Everything in the listing below should be repeated verbatim, apart from the pictures.

§ §

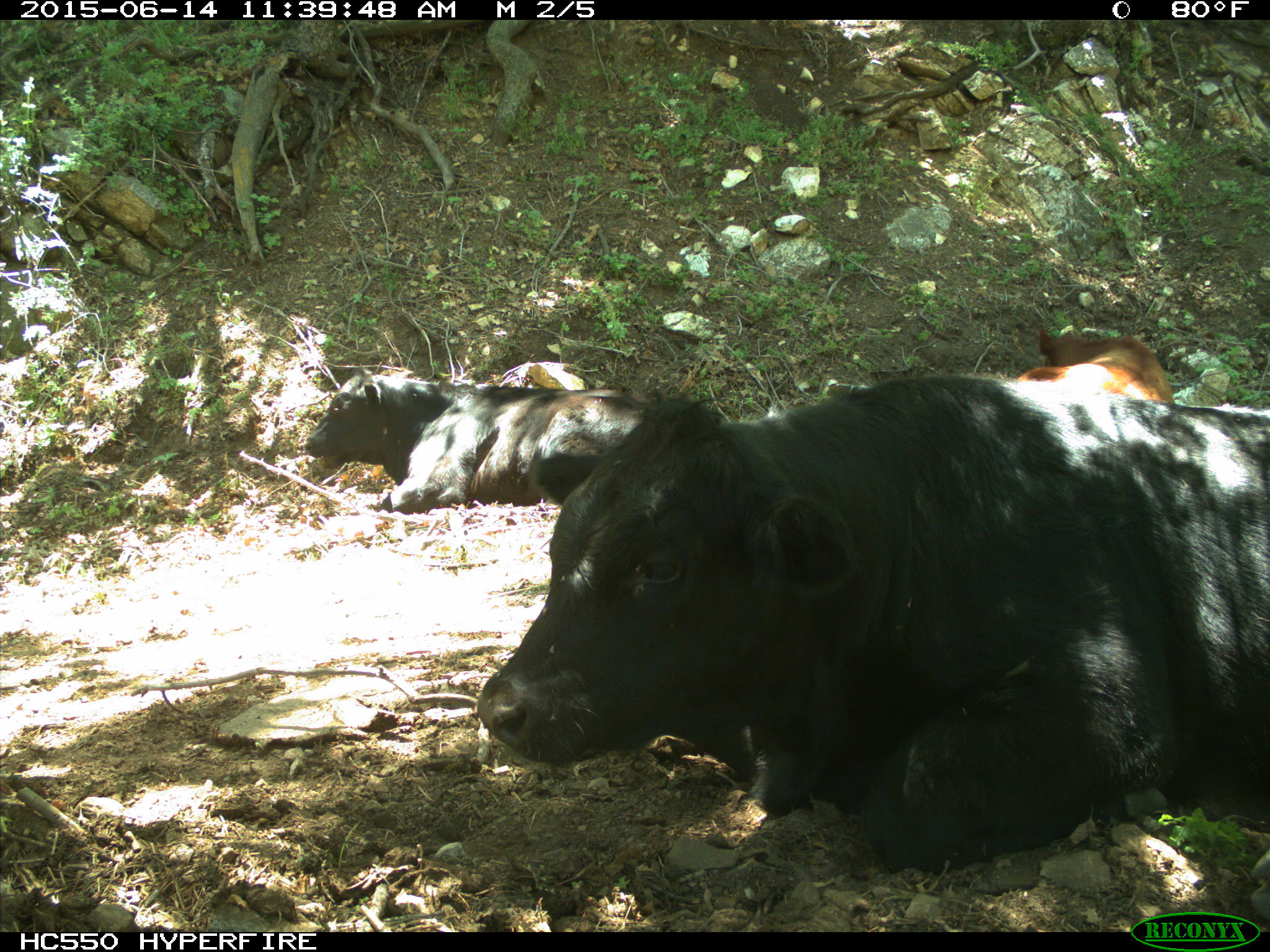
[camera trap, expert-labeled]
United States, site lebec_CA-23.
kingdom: Animalia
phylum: Chordata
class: Mammalia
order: Artiodactyla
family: Bovidae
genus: Bos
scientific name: Bos taurus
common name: domestic cow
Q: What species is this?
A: Bos taurus (domestic cow).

§ §

- Exercise solution:
[camera trap, expert-labeled]
United States, site lebec_CA-23.
kingdom: Animalia
phylum: Chordata
class: Mammalia
order: Artiodactyla
family: Bovidae
genus: Bos
scientific name: Bos taurus
common name: domestic cow
Q: What species is this?
A: Bos taurus (domestic cow).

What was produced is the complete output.